**About this task**:
Every entry must come back exactly as it was given.

**Supplied data**:
-------------------------

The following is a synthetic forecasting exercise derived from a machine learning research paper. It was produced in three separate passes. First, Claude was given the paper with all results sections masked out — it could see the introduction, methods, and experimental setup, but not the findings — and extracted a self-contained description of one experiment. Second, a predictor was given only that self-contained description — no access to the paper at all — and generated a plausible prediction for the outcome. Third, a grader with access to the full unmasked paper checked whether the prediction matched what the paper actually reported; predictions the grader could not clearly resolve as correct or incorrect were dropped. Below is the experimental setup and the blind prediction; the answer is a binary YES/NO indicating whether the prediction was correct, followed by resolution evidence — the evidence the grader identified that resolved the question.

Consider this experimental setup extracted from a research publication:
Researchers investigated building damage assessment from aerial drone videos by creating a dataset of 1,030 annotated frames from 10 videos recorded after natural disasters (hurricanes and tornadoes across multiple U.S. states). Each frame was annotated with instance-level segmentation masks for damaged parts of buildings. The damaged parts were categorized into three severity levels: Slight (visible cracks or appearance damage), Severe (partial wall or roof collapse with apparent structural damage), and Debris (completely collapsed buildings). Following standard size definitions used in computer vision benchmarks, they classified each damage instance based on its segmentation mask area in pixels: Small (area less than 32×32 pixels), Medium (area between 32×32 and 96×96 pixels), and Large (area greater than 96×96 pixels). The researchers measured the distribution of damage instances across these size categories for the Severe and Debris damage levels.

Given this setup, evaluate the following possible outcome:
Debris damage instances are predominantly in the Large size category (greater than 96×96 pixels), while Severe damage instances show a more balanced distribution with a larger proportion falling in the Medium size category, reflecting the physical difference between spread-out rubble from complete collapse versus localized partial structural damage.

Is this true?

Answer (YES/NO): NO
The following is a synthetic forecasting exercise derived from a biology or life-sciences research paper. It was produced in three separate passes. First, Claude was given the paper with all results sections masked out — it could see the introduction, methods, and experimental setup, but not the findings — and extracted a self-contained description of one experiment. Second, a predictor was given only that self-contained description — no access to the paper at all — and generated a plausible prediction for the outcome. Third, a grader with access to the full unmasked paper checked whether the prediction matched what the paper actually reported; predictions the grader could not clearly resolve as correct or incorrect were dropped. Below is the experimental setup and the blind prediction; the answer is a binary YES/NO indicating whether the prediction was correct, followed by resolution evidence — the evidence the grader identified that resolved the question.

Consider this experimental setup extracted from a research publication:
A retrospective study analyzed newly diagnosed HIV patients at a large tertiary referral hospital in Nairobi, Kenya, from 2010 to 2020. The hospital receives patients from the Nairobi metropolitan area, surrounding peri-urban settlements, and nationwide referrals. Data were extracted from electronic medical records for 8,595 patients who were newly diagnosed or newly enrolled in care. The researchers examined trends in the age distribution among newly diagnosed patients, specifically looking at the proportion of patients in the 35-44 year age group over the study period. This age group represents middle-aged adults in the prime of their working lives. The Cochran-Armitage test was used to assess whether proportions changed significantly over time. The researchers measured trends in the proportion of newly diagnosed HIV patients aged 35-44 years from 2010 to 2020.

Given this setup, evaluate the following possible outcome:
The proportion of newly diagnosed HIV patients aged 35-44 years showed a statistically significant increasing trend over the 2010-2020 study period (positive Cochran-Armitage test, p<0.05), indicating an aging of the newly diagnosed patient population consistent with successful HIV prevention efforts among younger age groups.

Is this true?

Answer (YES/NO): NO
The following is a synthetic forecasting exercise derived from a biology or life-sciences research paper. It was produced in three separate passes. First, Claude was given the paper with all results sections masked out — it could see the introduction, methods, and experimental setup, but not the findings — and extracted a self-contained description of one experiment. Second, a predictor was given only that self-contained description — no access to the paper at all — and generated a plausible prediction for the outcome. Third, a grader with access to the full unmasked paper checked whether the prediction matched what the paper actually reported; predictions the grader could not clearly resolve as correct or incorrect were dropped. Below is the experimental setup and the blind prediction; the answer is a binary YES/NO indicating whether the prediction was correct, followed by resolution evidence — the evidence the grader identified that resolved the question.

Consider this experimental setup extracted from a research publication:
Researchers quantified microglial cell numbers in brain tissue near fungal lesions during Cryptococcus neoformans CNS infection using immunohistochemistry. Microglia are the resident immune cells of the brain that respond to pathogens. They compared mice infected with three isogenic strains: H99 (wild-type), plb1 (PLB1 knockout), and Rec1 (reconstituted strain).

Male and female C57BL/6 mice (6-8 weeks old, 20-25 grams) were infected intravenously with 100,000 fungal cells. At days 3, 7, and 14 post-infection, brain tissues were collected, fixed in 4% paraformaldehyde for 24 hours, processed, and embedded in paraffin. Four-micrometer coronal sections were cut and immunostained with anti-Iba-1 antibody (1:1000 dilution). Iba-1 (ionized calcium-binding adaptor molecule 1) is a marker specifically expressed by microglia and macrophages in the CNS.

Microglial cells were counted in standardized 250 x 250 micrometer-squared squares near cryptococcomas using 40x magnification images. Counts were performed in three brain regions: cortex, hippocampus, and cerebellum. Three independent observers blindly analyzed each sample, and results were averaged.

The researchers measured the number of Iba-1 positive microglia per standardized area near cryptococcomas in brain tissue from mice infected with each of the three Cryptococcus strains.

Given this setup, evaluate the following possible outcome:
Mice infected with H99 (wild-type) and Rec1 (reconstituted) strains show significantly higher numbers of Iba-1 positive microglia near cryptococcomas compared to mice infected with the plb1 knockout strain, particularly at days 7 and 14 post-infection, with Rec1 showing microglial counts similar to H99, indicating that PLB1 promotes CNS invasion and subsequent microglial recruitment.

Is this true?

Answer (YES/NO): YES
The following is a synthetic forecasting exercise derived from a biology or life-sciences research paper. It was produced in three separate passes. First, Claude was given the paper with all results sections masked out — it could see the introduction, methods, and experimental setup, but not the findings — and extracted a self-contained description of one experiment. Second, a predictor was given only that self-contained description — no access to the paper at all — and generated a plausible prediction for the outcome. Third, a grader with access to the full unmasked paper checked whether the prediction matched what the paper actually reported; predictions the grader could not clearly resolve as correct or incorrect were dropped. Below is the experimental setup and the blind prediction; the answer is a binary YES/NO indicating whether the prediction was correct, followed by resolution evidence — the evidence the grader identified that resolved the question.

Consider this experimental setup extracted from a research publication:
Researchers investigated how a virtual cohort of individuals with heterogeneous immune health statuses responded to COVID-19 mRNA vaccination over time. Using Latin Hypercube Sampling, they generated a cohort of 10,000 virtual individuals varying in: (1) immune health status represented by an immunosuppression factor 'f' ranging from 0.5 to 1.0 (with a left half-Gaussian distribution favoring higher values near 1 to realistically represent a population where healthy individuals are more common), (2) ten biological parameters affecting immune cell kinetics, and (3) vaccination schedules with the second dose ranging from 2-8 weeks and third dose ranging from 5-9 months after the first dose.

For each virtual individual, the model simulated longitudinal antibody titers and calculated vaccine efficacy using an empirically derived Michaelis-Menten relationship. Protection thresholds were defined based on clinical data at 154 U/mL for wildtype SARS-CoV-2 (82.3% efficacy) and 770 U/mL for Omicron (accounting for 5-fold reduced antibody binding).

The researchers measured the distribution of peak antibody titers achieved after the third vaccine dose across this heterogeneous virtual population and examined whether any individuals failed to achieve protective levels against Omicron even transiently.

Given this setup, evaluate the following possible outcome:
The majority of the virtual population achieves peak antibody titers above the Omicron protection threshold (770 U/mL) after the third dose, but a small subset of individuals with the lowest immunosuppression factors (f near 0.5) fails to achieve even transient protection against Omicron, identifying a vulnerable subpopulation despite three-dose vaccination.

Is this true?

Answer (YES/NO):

-------------------------

**Task result**:
The following is a synthetic forecasting exercise derived from a machine learning research paper. It was produced in three separate passes. First, Claude was given the paper with all results sections masked out — it could see the introduction, methods, and experimental setup, but not the findings — and extracted a self-contained description of one experiment. Second, a predictor was given only that self-contained description — no access to the paper at all — and generated a plausible prediction for the outcome. Third, a grader with access to the full unmasked paper checked whether the prediction matched what the paper actually reported; predictions the grader could not clearly resolve as correct or incorrect were dropped. Below is the experimental setup and the blind prediction; the answer is a binary YES/NO indicating whether the prediction was correct, followed by resolution evidence — the evidence the grader identified that resolved the question.

Consider this experimental setup extracted from a research publication:
Researchers investigated building damage assessment from aerial drone videos by creating a dataset of 1,030 annotated frames from 10 videos recorded after natural disasters (hurricanes and tornadoes across multiple U.S. states). Each frame was annotated with instance-level segmentation masks for damaged parts of buildings. The damaged parts were categorized into three severity levels: Slight (visible cracks or appearance damage), Severe (partial wall or roof collapse with apparent structural damage), and Debris (completely collapsed buildings). Following standard size definitions used in computer vision benchmarks, they classified each damage instance based on its segmentation mask area in pixels: Small (area less than 32×32 pixels), Medium (area between 32×32 and 96×96 pixels), and Large (area greater than 96×96 pixels). The researchers measured the distribution of damage instances across these size categories for the Severe and Debris damage levels.

Given this setup, evaluate the following possible outcome:
Debris damage instances are predominantly in the Large size category (greater than 96×96 pixels), while Severe damage instances show a more balanced distribution with a larger proportion falling in the Medium size category, reflecting the physical difference between spread-out rubble from complete collapse versus localized partial structural damage.

Is this true?

Answer (YES/NO): NO
The following is a synthetic forecasting exercise derived from a biology or life-sciences research paper. It was produced in three separate passes. First, Claude was given the paper with all results sections masked out — it could see the introduction, methods, and experimental setup, but not the findings — and extracted a self-contained description of one experiment. Second, a predictor was given only that self-contained description — no access to the paper at all — and generated a plausible prediction for the outcome. Third, a grader with access to the full unmasked paper checked whether the prediction matched what the paper actually reported; predictions the grader could not clearly resolve as correct or incorrect were dropped. Below is the experimental setup and the blind prediction; the answer is a binary YES/NO indicating whether the prediction was correct, followed by resolution evidence — the evidence the grader identified that resolved the question.

Consider this experimental setup extracted from a research publication:
A retrospective study analyzed newly diagnosed HIV patients at a large tertiary referral hospital in Nairobi, Kenya, from 2010 to 2020. The hospital receives patients from the Nairobi metropolitan area, surrounding peri-urban settlements, and nationwide referrals. Data were extracted from electronic medical records for 8,595 patients who were newly diagnosed or newly enrolled in care. The researchers examined trends in the age distribution among newly diagnosed patients, specifically looking at the proportion of patients in the 35-44 year age group over the study period. This age group represents middle-aged adults in the prime of their working lives. The Cochran-Armitage test was used to assess whether proportions changed significantly over time. The researchers measured trends in the proportion of newly diagnosed HIV patients aged 35-44 years from 2010 to 2020.

Given this setup, evaluate the following possible outcome:
The proportion of newly diagnosed HIV patients aged 35-44 years showed a statistically significant increasing trend over the 2010-2020 study period (positive Cochran-Armitage test, p<0.05), indicating an aging of the newly diagnosed patient population consistent with successful HIV prevention efforts among younger age groups.

Is this true?

Answer (YES/NO): NO
The following is a synthetic forecasting exercise derived from a biology or life-sciences research paper. It was produced in three separate passes. First, Claude was given the paper with all results sections masked out — it could see the introduction, methods, and experimental setup, but not the findings — and extracted a self-contained description of one experiment. Second, a predictor was given only that self-contained description — no access to the paper at all — and generated a plausible prediction for the outcome. Third, a grader with access to the full unmasked paper checked whether the prediction matched what the paper actually reported; predictions the grader could not clearly resolve as correct or incorrect were dropped. Below is the experimental setup and the blind prediction; the answer is a binary YES/NO indicating whether the prediction was correct, followed by resolution evidence — the evidence the grader identified that resolved the question.

Consider this experimental setup extracted from a research publication:
Researchers quantified microglial cell numbers in brain tissue near fungal lesions during Cryptococcus neoformans CNS infection using immunohistochemistry. Microglia are the resident immune cells of the brain that respond to pathogens. They compared mice infected with three isogenic strains: H99 (wild-type), plb1 (PLB1 knockout), and Rec1 (reconstituted strain).

Male and female C57BL/6 mice (6-8 weeks old, 20-25 grams) were infected intravenously with 100,000 fungal cells. At days 3, 7, and 14 post-infection, brain tissues were collected, fixed in 4% paraformaldehyde for 24 hours, processed, and embedded in paraffin. Four-micrometer coronal sections were cut and immunostained with anti-Iba-1 antibody (1:1000 dilution). Iba-1 (ionized calcium-binding adaptor molecule 1) is a marker specifically expressed by microglia and macrophages in the CNS.

Microglial cells were counted in standardized 250 x 250 micrometer-squared squares near cryptococcomas using 40x magnification images. Counts were performed in three brain regions: cortex, hippocampus, and cerebellum. Three independent observers blindly analyzed each sample, and results were averaged.

The researchers measured the number of Iba-1 positive microglia per standardized area near cryptococcomas in brain tissue from mice infected with each of the three Cryptococcus strains.

Given this setup, evaluate the following possible outcome:
Mice infected with H99 (wild-type) and Rec1 (reconstituted) strains show significantly higher numbers of Iba-1 positive microglia near cryptococcomas compared to mice infected with the plb1 knockout strain, particularly at days 7 and 14 post-infection, with Rec1 showing microglial counts similar to H99, indicating that PLB1 promotes CNS invasion and subsequent microglial recruitment.

Is this true?

Answer (YES/NO): YES
The following is a synthetic forecasting exercise derived from a biology or life-sciences research paper. It was produced in three separate passes. First, Claude was given the paper with all results sections masked out — it could see the introduction, methods, and experimental setup, but not the findings — and extracted a self-contained description of one experiment. Second, a predictor was given only that self-contained description — no access to the paper at all — and generated a plausible prediction for the outcome. Third, a grader with access to the full unmasked paper checked whether the prediction matched what the paper actually reported; predictions the grader could not clearly resolve as correct or incorrect were dropped. Below is the experimental setup and the blind prediction; the answer is a binary YES/NO indicating whether the prediction was correct, followed by resolution evidence — the evidence the grader identified that resolved the question.

Consider this experimental setup extracted from a research publication:
Researchers investigated how a virtual cohort of individuals with heterogeneous immune health statuses responded to COVID-19 mRNA vaccination over time. Using Latin Hypercube Sampling, they generated a cohort of 10,000 virtual individuals varying in: (1) immune health status represented by an immunosuppression factor 'f' ranging from 0.5 to 1.0 (with a left half-Gaussian distribution favoring higher values near 1 to realistically represent a population where healthy individuals are more common), (2) ten biological parameters affecting immune cell kinetics, and (3) vaccination schedules with the second dose ranging from 2-8 weeks and third dose ranging from 5-9 months after the first dose.

For each virtual individual, the model simulated longitudinal antibody titers and calculated vaccine efficacy using an empirically derived Michaelis-Menten relationship. Protection thresholds were defined based on clinical data at 154 U/mL for wildtype SARS-CoV-2 (82.3% efficacy) and 770 U/mL for Omicron (accounting for 5-fold reduced antibody binding).

The researchers measured the distribution of peak antibody titers achieved after the third vaccine dose across this heterogeneous virtual population and examined whether any individuals failed to achieve protective levels against Omicron even transiently.

Given this setup, evaluate the following possible outcome:
The majority of the virtual population achieves peak antibody titers above the Omicron protection threshold (770 U/mL) after the third dose, but a small subset of individuals with the lowest immunosuppression factors (f near 0.5) fails to achieve even transient protection against Omicron, identifying a vulnerable subpopulation despite three-dose vaccination.

Is this true?

Answer (YES/NO):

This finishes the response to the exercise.